Einhellig sprachen Beobachter gestern von einem Durchbruch. Aber ein Friedensabkommen ist die Vereinbarung noch nicht. Tituliert ist sie als "Verpflichtungserklärung" (acte d'engagement), was im Juristenfranzösisch einer verbindlichen Auftragsbestätigung gleichkommt.
Die Einigung kam am Montagabend unter massivem Druck ausländischer Diplomaten zustande. Ihre feierliche öffentliche Unterzeichnung gestern verzögerte sich, während Konferenzleitung und Nkundas Rebellenvertreter in einem Luxushotel letzte Details besprachen. Die kongolesische Hutu-Miliz "Pareco" (Kongolesische Widerstandspatrioten) zog derweil ihre Zusage zur Unterschrift wieder zurück. Das sollte nach Einschätzung von Beobachtern kein Hindernis für die anderen mehr sein - stellte aber die Geduld der seit Mittag im Konferenzsaal wartenden Delegierten auf die Probe.
Begonnen hatte die Friedenskonferenz am 6. Januar, nachdem die Regierungsarmee in Nord-Kivu 2007 dreieinhalb Monate vergeblich versucht hatte, die Rebellen der von Laurent Nkunda geführten CNDP (Nationalkongress zur Verteidigung des Volkes) aus ihren Hochburgen in den Bergen westlich von Goma zu verjagen. Nkunda, der sich vor allem den Schutz kongolesischer Tutsi und den Kampf gegen ruandische Hutu-Milizen auf die Fahnen schreibt, hatte Mitte Dezember den Krieg vorerst für sich entschieden und die Regierungsarmee vertrieben.

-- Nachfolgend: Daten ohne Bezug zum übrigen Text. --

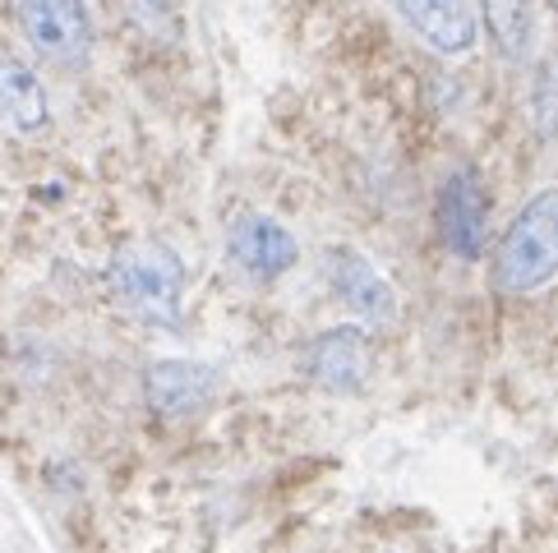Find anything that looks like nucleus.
Listing matches in <instances>:
<instances>
[{"instance_id": "f257e3e1", "label": "nucleus", "mask_w": 558, "mask_h": 553, "mask_svg": "<svg viewBox=\"0 0 558 553\" xmlns=\"http://www.w3.org/2000/svg\"><path fill=\"white\" fill-rule=\"evenodd\" d=\"M107 286L130 319L162 332L185 328V259L167 241H125L107 263Z\"/></svg>"}, {"instance_id": "f03ea898", "label": "nucleus", "mask_w": 558, "mask_h": 553, "mask_svg": "<svg viewBox=\"0 0 558 553\" xmlns=\"http://www.w3.org/2000/svg\"><path fill=\"white\" fill-rule=\"evenodd\" d=\"M558 276V189H541L517 208L494 249V286L504 295H531Z\"/></svg>"}, {"instance_id": "7ed1b4c3", "label": "nucleus", "mask_w": 558, "mask_h": 553, "mask_svg": "<svg viewBox=\"0 0 558 553\" xmlns=\"http://www.w3.org/2000/svg\"><path fill=\"white\" fill-rule=\"evenodd\" d=\"M14 24L43 61L78 70L93 56V14L84 0H14Z\"/></svg>"}, {"instance_id": "20e7f679", "label": "nucleus", "mask_w": 558, "mask_h": 553, "mask_svg": "<svg viewBox=\"0 0 558 553\" xmlns=\"http://www.w3.org/2000/svg\"><path fill=\"white\" fill-rule=\"evenodd\" d=\"M227 259L254 286H272L301 263V241L268 212H241L227 226Z\"/></svg>"}, {"instance_id": "39448f33", "label": "nucleus", "mask_w": 558, "mask_h": 553, "mask_svg": "<svg viewBox=\"0 0 558 553\" xmlns=\"http://www.w3.org/2000/svg\"><path fill=\"white\" fill-rule=\"evenodd\" d=\"M434 222L438 235L452 259L475 263L489 245V194L475 167H457L448 171V181L438 185V204H434Z\"/></svg>"}, {"instance_id": "423d86ee", "label": "nucleus", "mask_w": 558, "mask_h": 553, "mask_svg": "<svg viewBox=\"0 0 558 553\" xmlns=\"http://www.w3.org/2000/svg\"><path fill=\"white\" fill-rule=\"evenodd\" d=\"M222 397V373L198 360H153L144 369V402L162 420H190Z\"/></svg>"}, {"instance_id": "0eeeda50", "label": "nucleus", "mask_w": 558, "mask_h": 553, "mask_svg": "<svg viewBox=\"0 0 558 553\" xmlns=\"http://www.w3.org/2000/svg\"><path fill=\"white\" fill-rule=\"evenodd\" d=\"M328 286L361 323H374V328L397 323V291L361 249H332L328 254Z\"/></svg>"}, {"instance_id": "6e6552de", "label": "nucleus", "mask_w": 558, "mask_h": 553, "mask_svg": "<svg viewBox=\"0 0 558 553\" xmlns=\"http://www.w3.org/2000/svg\"><path fill=\"white\" fill-rule=\"evenodd\" d=\"M369 365H374L369 337L355 323L318 332L305 351V379L324 392H361L369 383Z\"/></svg>"}, {"instance_id": "1a4fd4ad", "label": "nucleus", "mask_w": 558, "mask_h": 553, "mask_svg": "<svg viewBox=\"0 0 558 553\" xmlns=\"http://www.w3.org/2000/svg\"><path fill=\"white\" fill-rule=\"evenodd\" d=\"M392 10L438 56H466L481 42V14L471 0H392Z\"/></svg>"}, {"instance_id": "9d476101", "label": "nucleus", "mask_w": 558, "mask_h": 553, "mask_svg": "<svg viewBox=\"0 0 558 553\" xmlns=\"http://www.w3.org/2000/svg\"><path fill=\"white\" fill-rule=\"evenodd\" d=\"M51 121L47 88L24 61H0V130L5 134H43Z\"/></svg>"}, {"instance_id": "9b49d317", "label": "nucleus", "mask_w": 558, "mask_h": 553, "mask_svg": "<svg viewBox=\"0 0 558 553\" xmlns=\"http://www.w3.org/2000/svg\"><path fill=\"white\" fill-rule=\"evenodd\" d=\"M481 19H485L494 51L508 65L531 61L535 37H541V10H535V0H481Z\"/></svg>"}]
</instances>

Auf der Friedenskonferenz trafen Vertreter seiner Bewegung, aller anderen lokalen Milizen und aller Ethnien der Provinzen Nord- und Süd-Kivu in Goma auf Einladung der Regierung zusammen, um ihre Sichtweisen auf die seit 15 Jahre anhaltenden Konflikte Kivus darzulegen. Fast alle Teilnehmer waren sich einig, dass die Bildung einer geeinten Armee im Kongo gescheitert ist und dass die im Kivu sehr starken ruandischen Hutu-Milizen nach Ruanda zurückgeschickt werden müssen.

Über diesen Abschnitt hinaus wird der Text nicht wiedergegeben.